Verkaufseinbruch zum Quartalsende

Novell: Absatzknick durch Windows 2000

OREM (IDG) - Mit den jüngsten Quartalszahlen erfüllte Novell bei einem Gewinn von 45 Millionen Dollar die Erwartungen der Wall Street nur teilweise. Während nämlich Umsatz- und Gewinnentwicklung die Börsianer zufrieden stellte, enttäuschte die Absatzentwicklung der Produkte.

Mit einer Gewinnsteigerung um 55 Prozent auf 45 Millionen Dollar bilanzierte Novell das erste Quartal des laufenden Geschäftsjahres. Dabei verbuchten die Netzwerker einen Umsatz in Höhe von 316 Millionen Dollar. Im Vergleich zum Vorjahreszeitraum entspricht dies einer Steigerung von elf Prozent.

Der Goldesel war dabei erneut Netware. Mit der Server-Plattform setzte Novell allein 154 Millionen Dollar um. Damit lag der Umsatz sechs Prozent höher als im Vorjahreszeitraum. Directory-basierte Service-Applikationen steuerten zum Umsatz 80 Millionen Dollar (plus zehn Prozent) bei. Der Bereich Services, Training und Consulting erwirtschaftete im ersten Quartal 50 Millionen Dollar und verbesserte damit seinen Umsatz um 37 Prozent.

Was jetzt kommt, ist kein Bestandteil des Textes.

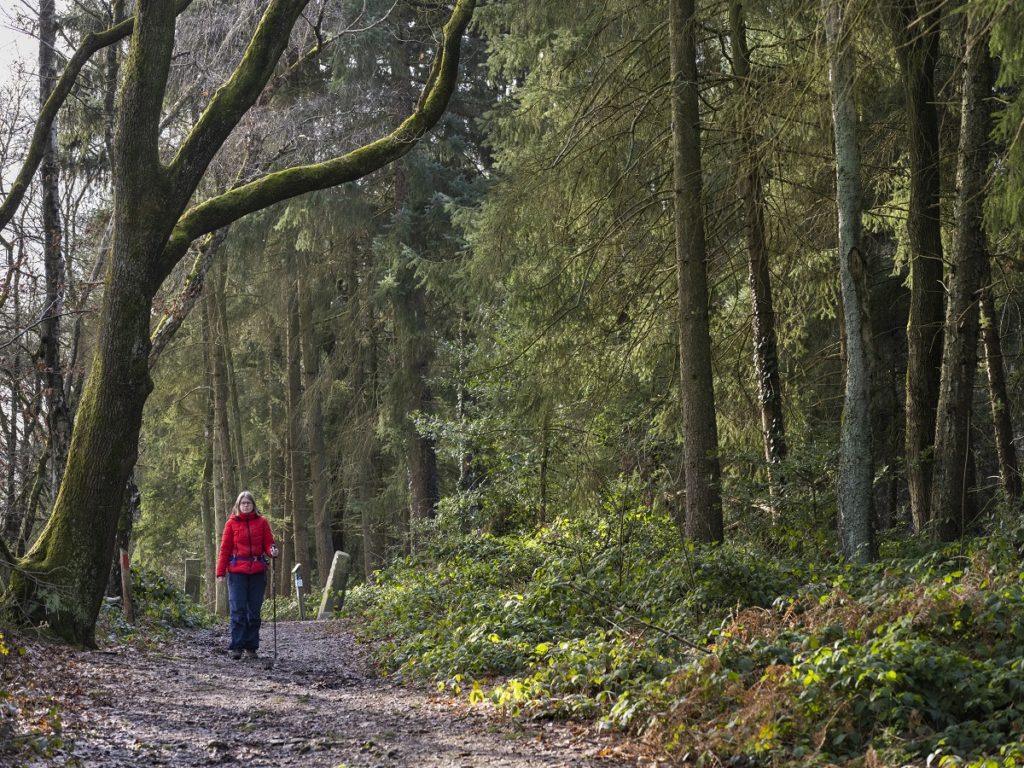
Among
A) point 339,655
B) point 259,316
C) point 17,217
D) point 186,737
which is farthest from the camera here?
point 259,316

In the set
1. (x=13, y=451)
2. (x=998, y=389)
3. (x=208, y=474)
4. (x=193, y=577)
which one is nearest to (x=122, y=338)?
(x=13, y=451)

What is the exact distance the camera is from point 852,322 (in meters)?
8.26

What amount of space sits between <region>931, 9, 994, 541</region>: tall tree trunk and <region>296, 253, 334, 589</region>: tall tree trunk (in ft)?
50.7

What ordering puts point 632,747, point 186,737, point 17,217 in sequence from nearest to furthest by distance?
point 632,747
point 186,737
point 17,217

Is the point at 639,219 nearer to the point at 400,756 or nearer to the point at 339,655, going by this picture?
the point at 339,655

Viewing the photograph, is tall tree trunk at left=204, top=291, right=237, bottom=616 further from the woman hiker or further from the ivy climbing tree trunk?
the ivy climbing tree trunk

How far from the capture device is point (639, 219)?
38.0ft

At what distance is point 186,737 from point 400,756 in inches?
61.7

Nach wie vor der wichtigste Markt ist für die Netzwerker die USA. Dort erwirtschafteten sie 166 Millionen Dollar ihres gesamten Umsatzes. Zweitwichtigste Region ist die Region Europa Mittlerer Osten und Asien mit 99 Millionen Dollar.

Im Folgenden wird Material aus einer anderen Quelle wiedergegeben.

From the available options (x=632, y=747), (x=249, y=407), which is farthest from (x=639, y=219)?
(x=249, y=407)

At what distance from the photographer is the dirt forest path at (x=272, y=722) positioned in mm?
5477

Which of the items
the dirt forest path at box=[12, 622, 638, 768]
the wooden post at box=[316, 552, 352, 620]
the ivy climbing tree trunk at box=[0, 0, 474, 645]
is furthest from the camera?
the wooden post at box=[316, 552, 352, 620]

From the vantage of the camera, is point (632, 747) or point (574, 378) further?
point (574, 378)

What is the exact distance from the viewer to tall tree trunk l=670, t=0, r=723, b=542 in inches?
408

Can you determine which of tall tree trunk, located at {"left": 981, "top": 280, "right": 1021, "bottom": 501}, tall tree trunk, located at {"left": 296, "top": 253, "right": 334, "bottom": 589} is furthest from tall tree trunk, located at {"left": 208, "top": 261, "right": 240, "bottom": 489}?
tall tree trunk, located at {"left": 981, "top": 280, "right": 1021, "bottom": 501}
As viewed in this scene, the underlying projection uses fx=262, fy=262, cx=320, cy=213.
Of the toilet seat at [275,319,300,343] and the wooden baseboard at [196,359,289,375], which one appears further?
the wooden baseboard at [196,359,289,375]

Eine Entwicklung macht den Netzwerkern dennoch zu schaffen: In den letzten zwei Wochen des Quartals brach der Absatz laut Dennis Raney, Chief Financial Officer bei Novell, dramatisch ein. Novell erklärt den Rückgang damit, dass zahlreiche Unternehmen noch mit Jahr-2000-Fragen beschäftigt seien und deshalb Investitionen zurückgestellt hätten. Unabhängig von den Erklärungsversuchen reagierte die Börse auf ihre Art: Der Kurs der Novell-Aktie fiel nach diesem Eingeständnis um rund 20 Prozent auf 34,41 Dollar.